Ideas of God grow and change

Lloyd Geering reflects on a life-time of reflecting on God

IT is part of growing up that a person’s ideas should change. That’s especially true of ideas about God – yet some people never allow this part of their understanding to grow, and carry into adulthood the ideas they picked up as youngsters. Then they feel the only thing they can do with such childish ideas is reject them – and so they should. Peter Pan notions belong to childhood, not maturity.

That does not stop them from pronouncing freely on religious matters, however. In religion, as in politics, everyone feels their opinion is as good as anyone else’s, whether they know anything about the subject or not.

Dyed-in-the-wool fundamentalists, both Christian and atheist, find it particularly difficult to open their minds to what the best contemporary scholars are saying. Certainty of both faith and anti-faith depends on cherished ideas being fixed and unchangeable. This leads to dogmatic assertion, distortion and caricature at both ends of the spectrum.

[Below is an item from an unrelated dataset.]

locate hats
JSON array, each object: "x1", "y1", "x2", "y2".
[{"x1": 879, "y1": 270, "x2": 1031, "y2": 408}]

Lloyd Geering’s just-published autobiography, Wrestling with God, stands in marked contrast to all that. He has continually been rethinking his understanding of God. As he says, “my personal experiences of life, together with my attempts to understand the changing culture around me, have shaped the way I think about God, while what I think about God has in turn helped to shape my life and supply it with meaning.”

It is a journey many will recognise (though not everyone will come to the same conclusions). That is not surprising, because one of the most profound changes in western culture over the past century has been the concept of God.

Geering says his earliest notion of God was similar to the traditional one – “a supernatural, spiritual being who thinks, plans, creates, and exercises ultimate cosmic control.”

By the end of his training as a Presbyterian minister, this had blurred somewhat. “Given the limited capacity of the human mind,” he says, “I argued to myself that God was the one reality that a person should be content to know little about. For me, ‘God’ was simply the name of the ultimate mystery of life.”

In the late 1960s, Geering read French Jesuit theologian Teilhard de Chardin’s book The Phenomenon of Man, and it spurred him to a radically new understanding. God became “not so much the maker of the world, the first cause or even the planner of the evolutionary process; rather, the mysterious process of an evolving universe is God.”

And again: ”Not only was I affirming the human origin of all thinking about God, but God was ceasing to be for me a knowable objective entity, and becoming more a symbolic word for the mystery of life and the spiritual values associated with that sense of mystery.”

By the 1990s this had evolved further. Geering says: “Whereas Christian tradition taught that God had not only created the world and humankind but had revealed to us his purpose in doing so, it was now becoming clear to me that the new knowledge we have gained in the modern world has reversed that order: we humans live in a cultural world of meaning (of which God is the central symbol) that we as a species have slowly constructed for ourselves.”

God was now “a verbal symbol inherited from our mythological past, a human concept we have created and used to find and express meaning in our collective and individual experience.” Christianity must therefore learn to do without an external, supernatural authority that controls history. “In a world come of age, we humans must now learn to accept full responsibility for our destiny.”

As for the individual, “each of us establishes a personal identity by finding meaning in human existence and a goal to live for – in other words, by finding and serving our God.” And further: “Just as each of us is a unique, individual person, so we each have our own unique way of interpreting life; we each conceive of God (if we choose to use that term) in a unique way. And clearly, people have been doing this ever since the term ‘God’ came into common use, even though they were not aware of it.”

Geering would never claim to have uttered the last word on his vast subject. But the stimulus he gives, even to those who disagree, is always towards a more mature way of thinking about God. That will be the lasting value of his book.

And one last pregnant comment: “The most awe-inspiring mystery in this vast universe is life itself.”